▸ TASK STATEMENT:
Extend the news article about new clues to the origin of cancer, starting right after its last sentence.

Jun 6, 2012
New Clues About the Origin of Cancer
"Whether or not a tumor develops depends on the moment of the cell cycle in which the damage occurs, which repair pathways components are affected, and which others are impaired in terms of apoptosis and cell cycle arrest," explains the North-American Travis H. Stracker, head of the "Genomic Instability and Cancer" group and an expert in DNA repair pathways and its implications on human health. In this study, H. Stracker and his team report on some of these combinations for the initiation of cancer and in different kinds of tissue. "The paper points out that our understanding of which aspects of damage response promote tumorigenesis and where they play a role in the process needs to be investigated further because it shows that it has been generalized and that there is a lot of specifics that are not at all clear."

▸ DATA FOR ANALYSIS:
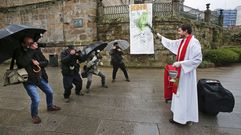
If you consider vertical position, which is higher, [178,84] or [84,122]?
[178,84]

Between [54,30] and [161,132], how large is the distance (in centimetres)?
1055

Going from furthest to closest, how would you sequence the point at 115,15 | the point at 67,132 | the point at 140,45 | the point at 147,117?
the point at 115,15
the point at 140,45
the point at 147,117
the point at 67,132

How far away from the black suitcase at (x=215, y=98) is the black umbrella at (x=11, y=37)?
3.60 m

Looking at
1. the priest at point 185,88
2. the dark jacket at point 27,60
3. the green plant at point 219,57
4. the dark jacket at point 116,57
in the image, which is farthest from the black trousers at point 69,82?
the green plant at point 219,57

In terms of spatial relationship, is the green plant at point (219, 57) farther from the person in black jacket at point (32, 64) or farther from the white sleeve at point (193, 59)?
the person in black jacket at point (32, 64)

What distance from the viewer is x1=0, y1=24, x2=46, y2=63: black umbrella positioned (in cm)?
325

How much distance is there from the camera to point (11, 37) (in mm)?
3328

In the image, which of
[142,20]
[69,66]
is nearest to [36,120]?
[69,66]

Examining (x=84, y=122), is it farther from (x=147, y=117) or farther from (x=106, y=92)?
(x=106, y=92)

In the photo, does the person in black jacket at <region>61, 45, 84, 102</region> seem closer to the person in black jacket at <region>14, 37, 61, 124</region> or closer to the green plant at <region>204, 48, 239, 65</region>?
the person in black jacket at <region>14, 37, 61, 124</region>

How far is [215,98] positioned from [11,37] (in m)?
4.00

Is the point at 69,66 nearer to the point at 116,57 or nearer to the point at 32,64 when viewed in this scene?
the point at 32,64

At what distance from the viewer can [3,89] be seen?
6426 mm

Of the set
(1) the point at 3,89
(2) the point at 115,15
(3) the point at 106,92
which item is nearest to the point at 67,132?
(3) the point at 106,92
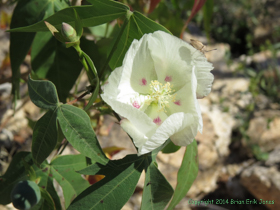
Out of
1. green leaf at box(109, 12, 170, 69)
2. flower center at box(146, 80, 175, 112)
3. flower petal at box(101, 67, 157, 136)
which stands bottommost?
flower center at box(146, 80, 175, 112)

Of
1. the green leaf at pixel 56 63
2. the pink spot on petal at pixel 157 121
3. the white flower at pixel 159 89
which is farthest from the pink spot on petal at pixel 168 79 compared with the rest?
the green leaf at pixel 56 63

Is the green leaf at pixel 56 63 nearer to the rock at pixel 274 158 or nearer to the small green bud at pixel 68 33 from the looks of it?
the small green bud at pixel 68 33

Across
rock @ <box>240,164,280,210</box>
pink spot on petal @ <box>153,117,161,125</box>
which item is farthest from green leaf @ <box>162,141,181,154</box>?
rock @ <box>240,164,280,210</box>

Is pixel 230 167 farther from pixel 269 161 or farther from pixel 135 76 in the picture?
pixel 135 76

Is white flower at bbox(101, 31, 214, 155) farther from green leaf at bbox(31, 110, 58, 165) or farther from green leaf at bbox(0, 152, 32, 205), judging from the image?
green leaf at bbox(0, 152, 32, 205)

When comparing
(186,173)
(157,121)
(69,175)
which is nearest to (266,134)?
(186,173)

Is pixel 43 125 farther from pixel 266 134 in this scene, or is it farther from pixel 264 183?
pixel 266 134

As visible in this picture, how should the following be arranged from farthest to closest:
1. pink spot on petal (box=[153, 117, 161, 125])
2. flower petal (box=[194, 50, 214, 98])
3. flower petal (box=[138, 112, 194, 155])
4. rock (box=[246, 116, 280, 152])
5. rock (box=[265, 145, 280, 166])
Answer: rock (box=[246, 116, 280, 152])
rock (box=[265, 145, 280, 166])
pink spot on petal (box=[153, 117, 161, 125])
flower petal (box=[194, 50, 214, 98])
flower petal (box=[138, 112, 194, 155])

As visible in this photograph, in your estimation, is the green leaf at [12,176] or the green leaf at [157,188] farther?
the green leaf at [12,176]
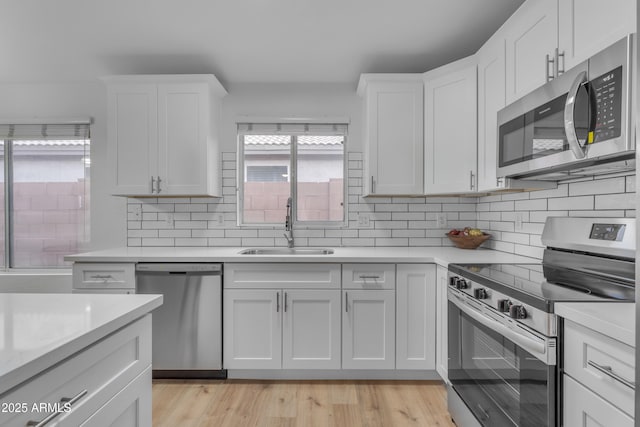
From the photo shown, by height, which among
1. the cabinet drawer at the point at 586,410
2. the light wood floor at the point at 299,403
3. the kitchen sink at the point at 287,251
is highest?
the kitchen sink at the point at 287,251

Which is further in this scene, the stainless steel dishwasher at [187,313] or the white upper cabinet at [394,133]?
the white upper cabinet at [394,133]

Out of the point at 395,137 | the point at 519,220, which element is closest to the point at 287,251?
the point at 395,137

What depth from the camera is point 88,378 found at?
2.96ft

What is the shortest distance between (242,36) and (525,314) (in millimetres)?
2354

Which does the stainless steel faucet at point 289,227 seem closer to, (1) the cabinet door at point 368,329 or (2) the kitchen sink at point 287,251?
(2) the kitchen sink at point 287,251

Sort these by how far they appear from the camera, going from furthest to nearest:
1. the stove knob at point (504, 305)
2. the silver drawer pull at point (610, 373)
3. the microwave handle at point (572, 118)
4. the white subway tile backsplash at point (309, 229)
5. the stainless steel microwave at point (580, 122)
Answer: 1. the white subway tile backsplash at point (309, 229)
2. the stove knob at point (504, 305)
3. the microwave handle at point (572, 118)
4. the stainless steel microwave at point (580, 122)
5. the silver drawer pull at point (610, 373)

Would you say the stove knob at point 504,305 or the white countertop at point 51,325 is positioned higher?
the white countertop at point 51,325

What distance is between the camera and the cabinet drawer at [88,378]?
2.38 feet

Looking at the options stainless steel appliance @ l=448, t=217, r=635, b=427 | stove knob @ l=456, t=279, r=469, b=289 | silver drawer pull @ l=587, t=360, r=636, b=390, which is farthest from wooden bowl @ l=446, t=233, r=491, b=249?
silver drawer pull @ l=587, t=360, r=636, b=390

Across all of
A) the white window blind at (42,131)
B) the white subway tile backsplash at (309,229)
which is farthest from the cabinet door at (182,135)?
the white window blind at (42,131)

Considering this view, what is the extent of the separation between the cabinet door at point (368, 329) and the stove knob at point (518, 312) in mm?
1187

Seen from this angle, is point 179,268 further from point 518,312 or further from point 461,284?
point 518,312

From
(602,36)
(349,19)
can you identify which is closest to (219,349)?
(349,19)

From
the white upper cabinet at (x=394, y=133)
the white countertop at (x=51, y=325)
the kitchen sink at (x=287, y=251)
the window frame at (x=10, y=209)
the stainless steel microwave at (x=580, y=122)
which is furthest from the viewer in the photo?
the window frame at (x=10, y=209)
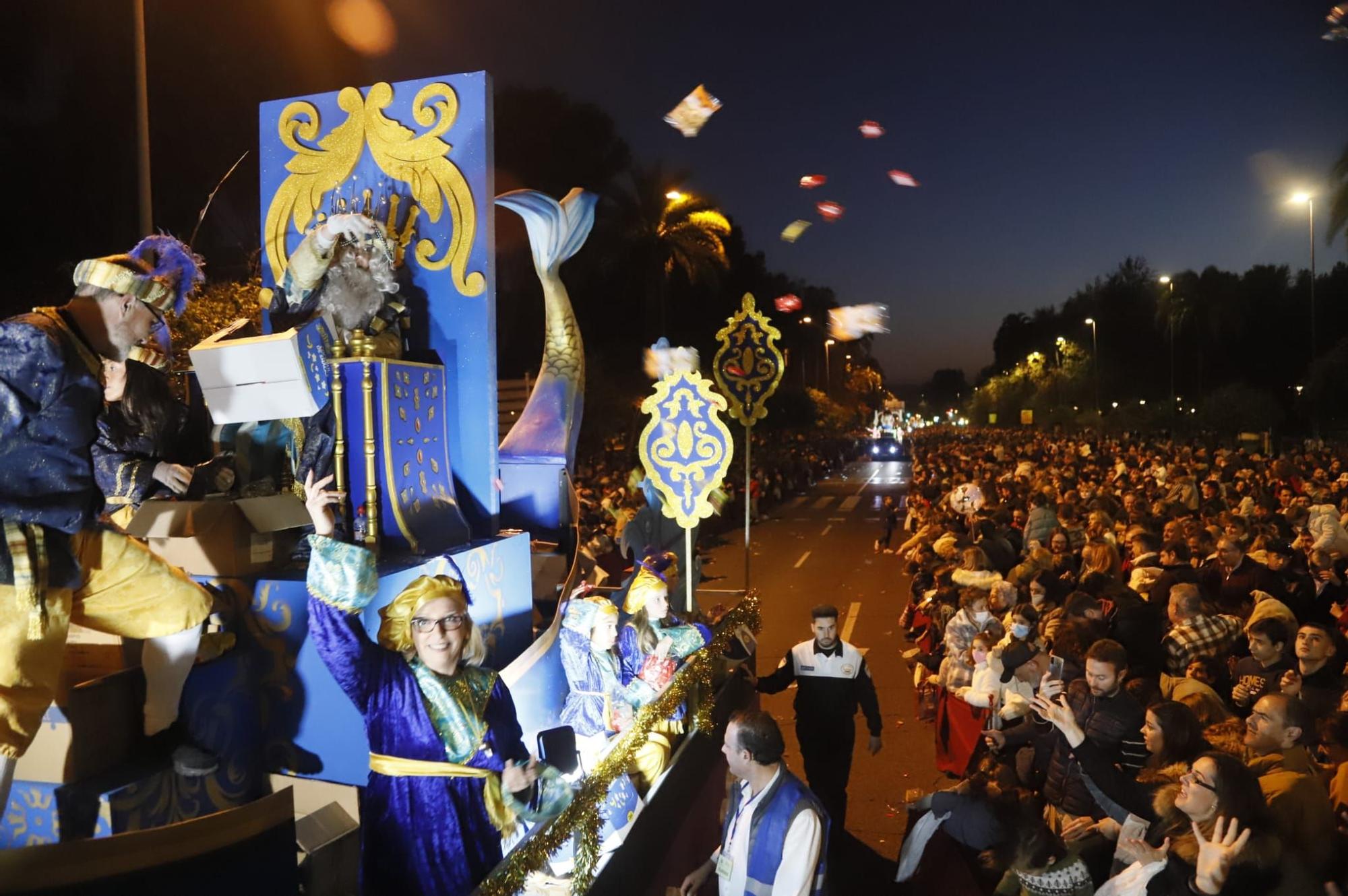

▸ RESULT:
The researchers utilized mice carrying mutations in key DNA repair genes involved in cancer. Next, they combined them with other mutations affecting cell cycle checkpoints or apoptosis until they hit upon the combinations that are sufficient to initiate tumorigenesis or to generate certain types of tumors. "It is like deconstructing cancer to find the factors responsible for it appearing," says H. Stracker. During DNA replication in a dividing cell there is a series of checkpoints to test that duplication is taking place properly. If the cell detects errors in any of these phases, cell growth is halted and highly complex DNA repair processes are triggered. If the repair is defective and the cell accumulates many genomic errors, "watch-out" proteins step in, such as tumor suppressor p53. Such proteins activate programmed cell death (apoptosis) or cell cycle arrest (senescence). "A very complex network of pathways and proteins are involved," explains the researcher.